Sözlükte “dolmak, doldurmak; yardım etmek, danışmak” mânalarına gelen mel’ kökünden türemiş bir isim olan mele” kelimesi “bir görüş ve bir inanç etrafında bir araya gelen topluluk, toplumun ileri gelenleri, seçkinler, fikir danışılan ve görüşleri alınan kimseler” anlamına gelmektedir. Fahreddin er-Râzî, Kur’ân-ı Kerîm’de mele’in, kendilerini peygamberlerin karşısına koyan seçkin kimseleri ifade ettiğini, bunların topluluk içinde en önde yer almaları, heybetli görünüşleriyle göz doldurmaları sebebiyle bu şekilde adlandırıldığını belirtir. Kur’an’da aynı zamanda fikir danışılan kimseleri ifade eden mele’ kelimesi, çoğu Hz. Mûsâ ve Firavun’dan bahseden âyetlerde olmak üzere özellikle peygamber kıssalarında otuz yerde geçmekte hadislerde de kelimenin aynı anlamlarda yer aldığı görülmektedir. Kur’an’da mütref (refah yüzünden şımarıp azmış) [İsrâ 1 7/ 16] sâdât ve küberâ (liderler ve ileri gelenler) [Ahzâb 33/67] tabirleri de mele’ kavramına yakın mânalarda kullanılmıştır. Peygamber kıssalarının dışında İki âyette geçen “el-mele’ü’l-a’lâ” (yüce topluluk) ifadesi [Sâffât 37/8; Sâd 38/69] melekler âlemi olarak yorumlanmıştır.
Kur’an’da mele’ kelimesi sahip oldukları zenginlik, soyluluk, sosyal statü gibi maddî imkânlara aldanarak hak dine ve onun peygamberine karşı mücadeleye girişen, inananlara zulüm ve baskı uygulayan inkarcı liderler hakkında zikredilmiş; bunların, bâtıl inançları ve haksız menfaat hesapları uğruna, kendilerine gönderilen peygamberlerin getirdikleri yeni inanç esasları ve değerler doğrultusunda toplumda gerçekleştirmek istedikleri değişimi engellemeye çalıştıkları vurgulanmıştır.
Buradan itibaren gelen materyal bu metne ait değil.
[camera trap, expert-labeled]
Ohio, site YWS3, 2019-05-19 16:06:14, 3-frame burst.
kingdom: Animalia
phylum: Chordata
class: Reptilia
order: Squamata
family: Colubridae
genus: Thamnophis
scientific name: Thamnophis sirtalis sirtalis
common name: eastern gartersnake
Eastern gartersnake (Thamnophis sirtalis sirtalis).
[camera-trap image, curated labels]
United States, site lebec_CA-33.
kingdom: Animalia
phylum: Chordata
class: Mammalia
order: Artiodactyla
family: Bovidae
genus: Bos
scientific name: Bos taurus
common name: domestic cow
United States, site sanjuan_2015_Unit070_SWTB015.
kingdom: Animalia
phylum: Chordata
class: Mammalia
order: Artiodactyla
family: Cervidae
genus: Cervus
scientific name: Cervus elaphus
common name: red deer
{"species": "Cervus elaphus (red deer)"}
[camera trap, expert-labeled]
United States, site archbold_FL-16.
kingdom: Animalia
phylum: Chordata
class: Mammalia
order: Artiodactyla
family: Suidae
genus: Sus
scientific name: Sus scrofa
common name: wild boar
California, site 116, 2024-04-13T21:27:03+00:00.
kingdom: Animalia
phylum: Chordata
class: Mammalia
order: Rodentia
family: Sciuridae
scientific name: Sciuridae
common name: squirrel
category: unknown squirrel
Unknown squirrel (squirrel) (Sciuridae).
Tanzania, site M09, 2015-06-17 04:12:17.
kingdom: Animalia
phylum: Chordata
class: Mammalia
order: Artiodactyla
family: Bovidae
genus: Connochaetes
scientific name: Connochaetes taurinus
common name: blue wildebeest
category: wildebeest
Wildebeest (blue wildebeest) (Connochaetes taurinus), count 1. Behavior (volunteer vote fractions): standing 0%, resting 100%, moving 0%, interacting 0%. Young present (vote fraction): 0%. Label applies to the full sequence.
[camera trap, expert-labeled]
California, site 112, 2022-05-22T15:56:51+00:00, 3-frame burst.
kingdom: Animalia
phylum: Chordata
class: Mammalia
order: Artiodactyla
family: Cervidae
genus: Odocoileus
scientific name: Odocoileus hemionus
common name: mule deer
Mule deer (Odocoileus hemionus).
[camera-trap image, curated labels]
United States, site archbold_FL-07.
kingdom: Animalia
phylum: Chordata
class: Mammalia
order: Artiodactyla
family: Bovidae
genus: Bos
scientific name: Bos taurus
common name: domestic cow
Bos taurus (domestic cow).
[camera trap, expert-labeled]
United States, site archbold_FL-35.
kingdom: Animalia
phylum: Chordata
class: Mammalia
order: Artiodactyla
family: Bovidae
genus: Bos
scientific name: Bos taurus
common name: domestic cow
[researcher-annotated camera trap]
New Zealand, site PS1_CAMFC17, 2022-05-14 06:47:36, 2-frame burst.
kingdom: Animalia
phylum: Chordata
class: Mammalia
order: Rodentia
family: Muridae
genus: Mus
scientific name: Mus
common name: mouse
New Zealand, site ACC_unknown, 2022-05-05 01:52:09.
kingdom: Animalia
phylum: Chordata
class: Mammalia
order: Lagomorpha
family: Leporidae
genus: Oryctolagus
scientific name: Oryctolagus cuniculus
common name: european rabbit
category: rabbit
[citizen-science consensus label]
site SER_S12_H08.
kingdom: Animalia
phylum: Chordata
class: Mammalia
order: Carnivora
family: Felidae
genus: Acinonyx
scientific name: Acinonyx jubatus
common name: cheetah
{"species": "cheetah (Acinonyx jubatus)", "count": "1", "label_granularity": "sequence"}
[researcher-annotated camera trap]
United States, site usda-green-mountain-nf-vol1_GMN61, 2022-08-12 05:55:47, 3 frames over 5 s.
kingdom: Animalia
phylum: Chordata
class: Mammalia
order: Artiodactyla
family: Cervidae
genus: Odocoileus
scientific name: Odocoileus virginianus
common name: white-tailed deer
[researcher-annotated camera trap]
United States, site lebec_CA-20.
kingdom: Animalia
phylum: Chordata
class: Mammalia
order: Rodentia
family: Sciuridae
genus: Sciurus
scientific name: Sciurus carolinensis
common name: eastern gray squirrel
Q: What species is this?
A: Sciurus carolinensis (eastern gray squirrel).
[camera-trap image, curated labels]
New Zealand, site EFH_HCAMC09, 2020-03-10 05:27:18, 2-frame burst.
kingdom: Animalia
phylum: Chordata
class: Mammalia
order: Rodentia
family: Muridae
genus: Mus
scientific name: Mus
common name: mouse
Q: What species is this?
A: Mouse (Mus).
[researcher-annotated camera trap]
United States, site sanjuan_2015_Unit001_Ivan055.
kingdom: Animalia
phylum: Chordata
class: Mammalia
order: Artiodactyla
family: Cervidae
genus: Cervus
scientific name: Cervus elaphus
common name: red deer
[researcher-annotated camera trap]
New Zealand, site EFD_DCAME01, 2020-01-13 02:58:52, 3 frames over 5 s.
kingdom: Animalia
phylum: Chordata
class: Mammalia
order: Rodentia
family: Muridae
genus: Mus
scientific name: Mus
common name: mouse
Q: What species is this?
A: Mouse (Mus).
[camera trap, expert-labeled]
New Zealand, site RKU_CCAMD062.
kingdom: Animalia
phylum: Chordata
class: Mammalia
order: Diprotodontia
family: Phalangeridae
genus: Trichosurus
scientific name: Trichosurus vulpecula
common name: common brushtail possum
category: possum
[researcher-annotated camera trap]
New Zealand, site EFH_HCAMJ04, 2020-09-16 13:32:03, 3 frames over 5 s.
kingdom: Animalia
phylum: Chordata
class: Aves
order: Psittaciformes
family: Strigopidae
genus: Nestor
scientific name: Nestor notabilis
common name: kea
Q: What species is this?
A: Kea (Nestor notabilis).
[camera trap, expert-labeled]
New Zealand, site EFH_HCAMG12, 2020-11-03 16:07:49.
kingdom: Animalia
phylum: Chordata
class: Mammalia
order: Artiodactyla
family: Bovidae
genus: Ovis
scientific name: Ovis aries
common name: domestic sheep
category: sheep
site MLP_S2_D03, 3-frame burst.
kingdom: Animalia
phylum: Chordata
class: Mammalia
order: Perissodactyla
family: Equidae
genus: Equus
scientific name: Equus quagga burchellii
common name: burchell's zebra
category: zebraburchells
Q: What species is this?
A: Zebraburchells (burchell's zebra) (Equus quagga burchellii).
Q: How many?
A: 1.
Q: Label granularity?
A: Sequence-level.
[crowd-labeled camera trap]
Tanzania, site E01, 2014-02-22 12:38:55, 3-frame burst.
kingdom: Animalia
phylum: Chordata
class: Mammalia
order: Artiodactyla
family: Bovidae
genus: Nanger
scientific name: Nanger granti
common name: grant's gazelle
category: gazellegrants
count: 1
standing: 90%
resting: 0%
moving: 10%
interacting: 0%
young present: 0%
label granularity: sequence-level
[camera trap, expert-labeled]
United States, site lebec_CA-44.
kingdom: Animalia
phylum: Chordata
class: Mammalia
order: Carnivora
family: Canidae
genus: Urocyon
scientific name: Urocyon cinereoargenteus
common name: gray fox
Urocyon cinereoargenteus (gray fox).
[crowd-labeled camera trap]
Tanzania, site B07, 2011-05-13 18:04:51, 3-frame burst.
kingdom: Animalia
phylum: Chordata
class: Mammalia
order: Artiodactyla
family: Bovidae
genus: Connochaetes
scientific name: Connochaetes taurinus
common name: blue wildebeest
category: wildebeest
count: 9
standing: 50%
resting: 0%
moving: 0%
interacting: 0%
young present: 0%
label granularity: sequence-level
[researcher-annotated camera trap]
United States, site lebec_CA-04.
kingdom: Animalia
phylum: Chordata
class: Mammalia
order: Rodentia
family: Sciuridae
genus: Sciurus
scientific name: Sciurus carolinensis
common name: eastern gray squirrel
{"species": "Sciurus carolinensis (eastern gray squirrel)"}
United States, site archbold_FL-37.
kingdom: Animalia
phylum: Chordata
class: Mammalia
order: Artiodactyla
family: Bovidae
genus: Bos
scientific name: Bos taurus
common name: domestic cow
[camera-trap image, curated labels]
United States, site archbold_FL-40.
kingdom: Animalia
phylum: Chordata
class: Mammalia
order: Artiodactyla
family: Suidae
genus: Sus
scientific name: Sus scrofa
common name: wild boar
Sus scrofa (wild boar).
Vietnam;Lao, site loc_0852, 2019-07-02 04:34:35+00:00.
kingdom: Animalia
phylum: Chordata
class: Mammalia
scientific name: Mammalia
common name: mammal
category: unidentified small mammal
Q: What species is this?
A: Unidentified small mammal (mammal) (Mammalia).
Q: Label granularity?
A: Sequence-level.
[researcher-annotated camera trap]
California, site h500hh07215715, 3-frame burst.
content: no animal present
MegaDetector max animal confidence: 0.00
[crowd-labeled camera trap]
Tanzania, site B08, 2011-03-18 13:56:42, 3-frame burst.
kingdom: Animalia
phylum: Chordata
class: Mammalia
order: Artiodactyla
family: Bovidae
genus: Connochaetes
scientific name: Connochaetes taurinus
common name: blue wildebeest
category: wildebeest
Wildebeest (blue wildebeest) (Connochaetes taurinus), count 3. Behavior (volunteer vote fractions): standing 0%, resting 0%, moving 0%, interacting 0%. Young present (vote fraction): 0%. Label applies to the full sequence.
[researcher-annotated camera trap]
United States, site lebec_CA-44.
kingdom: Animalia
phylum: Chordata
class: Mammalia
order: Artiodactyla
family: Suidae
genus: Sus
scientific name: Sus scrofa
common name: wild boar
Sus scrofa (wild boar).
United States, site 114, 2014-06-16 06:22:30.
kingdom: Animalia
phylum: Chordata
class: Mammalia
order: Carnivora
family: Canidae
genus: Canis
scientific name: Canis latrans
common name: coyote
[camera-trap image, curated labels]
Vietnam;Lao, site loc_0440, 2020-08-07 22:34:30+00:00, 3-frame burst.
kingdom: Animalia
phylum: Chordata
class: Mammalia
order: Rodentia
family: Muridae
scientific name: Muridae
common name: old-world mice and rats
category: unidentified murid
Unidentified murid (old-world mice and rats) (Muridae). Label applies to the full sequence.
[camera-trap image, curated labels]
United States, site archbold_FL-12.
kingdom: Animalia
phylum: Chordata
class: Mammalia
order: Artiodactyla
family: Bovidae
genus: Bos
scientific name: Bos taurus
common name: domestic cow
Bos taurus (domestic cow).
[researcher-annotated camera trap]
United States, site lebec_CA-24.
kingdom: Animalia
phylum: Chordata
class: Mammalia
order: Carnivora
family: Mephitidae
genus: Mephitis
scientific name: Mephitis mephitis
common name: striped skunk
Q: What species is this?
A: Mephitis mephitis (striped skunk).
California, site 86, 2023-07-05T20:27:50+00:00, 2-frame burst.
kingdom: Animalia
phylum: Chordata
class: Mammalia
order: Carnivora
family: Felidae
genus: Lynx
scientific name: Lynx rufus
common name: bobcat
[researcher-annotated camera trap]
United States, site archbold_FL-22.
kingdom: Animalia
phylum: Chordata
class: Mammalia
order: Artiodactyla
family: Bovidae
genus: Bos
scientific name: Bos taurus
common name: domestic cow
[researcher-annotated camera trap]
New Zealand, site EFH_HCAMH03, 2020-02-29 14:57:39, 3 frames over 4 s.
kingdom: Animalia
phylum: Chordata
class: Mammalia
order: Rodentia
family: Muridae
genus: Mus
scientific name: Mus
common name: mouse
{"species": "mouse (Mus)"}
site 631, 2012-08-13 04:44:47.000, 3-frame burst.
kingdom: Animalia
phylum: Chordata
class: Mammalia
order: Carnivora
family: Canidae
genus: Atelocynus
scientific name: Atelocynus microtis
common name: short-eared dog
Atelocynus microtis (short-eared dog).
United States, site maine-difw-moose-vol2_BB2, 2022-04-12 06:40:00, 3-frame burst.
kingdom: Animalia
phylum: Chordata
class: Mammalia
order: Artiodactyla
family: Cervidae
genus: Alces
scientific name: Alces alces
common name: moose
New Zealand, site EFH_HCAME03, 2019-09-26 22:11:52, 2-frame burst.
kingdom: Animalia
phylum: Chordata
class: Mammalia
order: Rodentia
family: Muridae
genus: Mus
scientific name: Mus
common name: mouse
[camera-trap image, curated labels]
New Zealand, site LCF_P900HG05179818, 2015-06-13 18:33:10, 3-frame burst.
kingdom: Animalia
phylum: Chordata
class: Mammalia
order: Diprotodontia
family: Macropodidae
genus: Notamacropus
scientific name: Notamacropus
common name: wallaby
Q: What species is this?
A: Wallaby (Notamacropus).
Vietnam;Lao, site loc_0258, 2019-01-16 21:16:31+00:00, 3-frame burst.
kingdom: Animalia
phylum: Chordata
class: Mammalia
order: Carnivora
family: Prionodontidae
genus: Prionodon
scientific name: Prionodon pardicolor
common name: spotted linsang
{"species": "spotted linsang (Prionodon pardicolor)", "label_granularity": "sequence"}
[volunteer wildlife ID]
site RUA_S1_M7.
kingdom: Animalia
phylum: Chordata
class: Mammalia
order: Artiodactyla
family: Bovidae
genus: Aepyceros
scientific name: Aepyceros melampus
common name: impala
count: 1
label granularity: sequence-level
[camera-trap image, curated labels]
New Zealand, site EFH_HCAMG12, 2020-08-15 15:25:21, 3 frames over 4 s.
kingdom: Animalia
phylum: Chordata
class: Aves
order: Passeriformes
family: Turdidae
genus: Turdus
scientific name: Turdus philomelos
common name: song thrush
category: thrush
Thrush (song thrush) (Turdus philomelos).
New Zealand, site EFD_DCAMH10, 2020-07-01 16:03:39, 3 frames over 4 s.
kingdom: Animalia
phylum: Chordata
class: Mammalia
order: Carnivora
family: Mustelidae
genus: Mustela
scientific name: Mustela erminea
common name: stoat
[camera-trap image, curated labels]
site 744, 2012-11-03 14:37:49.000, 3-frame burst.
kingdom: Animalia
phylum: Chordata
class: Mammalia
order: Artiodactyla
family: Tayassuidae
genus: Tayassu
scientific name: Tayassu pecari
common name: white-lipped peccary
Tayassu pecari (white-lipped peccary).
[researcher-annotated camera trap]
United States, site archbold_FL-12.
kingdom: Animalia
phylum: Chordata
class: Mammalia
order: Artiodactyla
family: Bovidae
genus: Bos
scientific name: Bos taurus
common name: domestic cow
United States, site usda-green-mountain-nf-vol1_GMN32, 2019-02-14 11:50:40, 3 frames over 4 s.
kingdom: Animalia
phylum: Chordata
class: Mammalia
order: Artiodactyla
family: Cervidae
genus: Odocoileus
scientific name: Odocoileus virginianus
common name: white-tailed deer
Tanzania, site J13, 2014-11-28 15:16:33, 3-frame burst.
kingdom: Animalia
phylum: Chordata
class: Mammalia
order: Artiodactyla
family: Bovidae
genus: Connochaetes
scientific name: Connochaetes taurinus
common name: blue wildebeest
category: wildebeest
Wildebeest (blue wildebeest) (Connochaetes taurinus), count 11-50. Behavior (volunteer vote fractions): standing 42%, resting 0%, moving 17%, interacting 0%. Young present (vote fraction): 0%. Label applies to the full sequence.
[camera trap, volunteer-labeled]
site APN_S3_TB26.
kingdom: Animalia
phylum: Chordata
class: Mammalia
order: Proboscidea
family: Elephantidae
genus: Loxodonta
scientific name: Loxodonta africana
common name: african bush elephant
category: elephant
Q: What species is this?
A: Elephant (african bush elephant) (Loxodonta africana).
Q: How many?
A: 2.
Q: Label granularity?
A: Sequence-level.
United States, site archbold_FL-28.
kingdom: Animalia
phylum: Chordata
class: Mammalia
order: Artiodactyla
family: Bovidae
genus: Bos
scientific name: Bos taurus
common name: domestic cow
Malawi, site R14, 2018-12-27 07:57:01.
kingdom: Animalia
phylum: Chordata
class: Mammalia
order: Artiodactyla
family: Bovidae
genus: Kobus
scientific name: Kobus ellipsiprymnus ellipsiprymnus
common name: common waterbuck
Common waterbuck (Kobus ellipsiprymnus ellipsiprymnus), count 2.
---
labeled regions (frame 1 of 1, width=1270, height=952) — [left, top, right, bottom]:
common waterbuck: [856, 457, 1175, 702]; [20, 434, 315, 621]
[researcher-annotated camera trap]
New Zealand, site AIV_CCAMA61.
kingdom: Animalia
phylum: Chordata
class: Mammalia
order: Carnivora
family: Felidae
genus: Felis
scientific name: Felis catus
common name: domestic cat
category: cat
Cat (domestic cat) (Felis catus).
Bazı âyetlerde kelimenin olumsuz bir anlam yüklenmeksizin “kendilerine danışılan kimseler” mânasında kullanıldığı da görülür. [meselâ bk. Yûsuf 12/43; Neml 27/29, 32, 38]Âyetlerin çoğunda ise anılan gruplar inkarcı, [Mü’minûn 23/33-38] kibirli,[A’râf 7/75, 88] zalim,[A’râf 7/103; Yûnus 10/83] küçümseyici, [Hûd 11/27]zenginliklerinden dolayı şımarıp azgınlaşan, [Yûnus 10/ 88; Kasas 28/32]inatçı [Sâd 38/6] ve alaycı [Hûd 11/38] şeklinde nitelendirilmiş, bunların atalarının bâtıl inançlarına sıkı sıkıya bağlı oldukları [Mü’minûn 23/24-25] peygamberi ve ona inananları tehdit ettikleri [A’râf 7/88, 90] ifade edilmiştir.
Mele” kelimesinin geçtiği âyetlerden anlaşıldığına göre peygamberlerin toplumlarını uyarma ve dine davet sürecinde kurulu düzeni ellerinde bulunduran varlıklı ve imtiyazlı kişilerden oluşan gruplar, iktidar güçlerini kaybetme ve bazı imtiyazlardan mahrum kalma korkusuyla hareket ederek sahip oldukları otoritenin hak din ve peygamber tarafından yıkılmasına ve çıkarlarının bozulmasına karşı çıkmışlardır. Resûl-i Ekrem’in ilk muhatabı olan Mekkeliler arasında bu kesimi, Resûlullah’ın nübüvvetini reddedip onu susturmaya çalışan Kureyş’in ileri gelenleri temsil ediyordu. Özellikle Mekke döneminin ilk yıllarında Resûlullah’a karşı şiddetli bir muhalefet gösteren bu kişilerin tavırlarına Kur’an’da temas edilmiştir.[meselâ bk. En’âm 6/124; Zuhruf 43/31] Diğer taraftan Hz. Peygamber, Kabe’nin yanında secdeye vardığı bir sırada etrafında bulunan Kureyş müşriklerinden Ukbe b. Ebû Muayt’ın kendisini taciz etmesi üzerine şöyle demiştir: “Allahım! Kureyş”ten olan bu topluluğun (mele’) yaptıklarını sana arzediyorum. Ebû Cehil b. Hişâm’ı, Utbe b. Rebîa’yı, Şeybe b. Rebîa’yı. Ukbe b. Ebû Muayt’ı, Ümeyye b. Halefi sana havale ediyorum. Resûl-i Ekrem’e karşı tavırları Kur’arı tarafından kınanan Ebû Leheb ve Velîd b. Mugîre de Kureyş’in ileri ge-lenlerindendir. Ayrıca Kureyş kabilesinin önemli meseleleri görüşüp karara bağladığı toplantı yeri olan Dârünnedve esas itibariyle bir mele’ meclisiydi.
Konuyla ilgili âyet ve hadislerin vermek istediği asıl mesaj, bu tür aşağılayıcı ve baskıcı tutumların geçmiş dönemlerle sınırlı kalmayıp her devirde karşılaşılabilecek bir insanlık sorunu olduğunu bildirmek ve müslümanlarda, geçmiş peygamberlerin ve Resûl-i Ekrem’in izlediği yöntemi benimseyerek her türlü despotik anlayış ve tavra karşı bir mücadele ruhu geliştirmektir.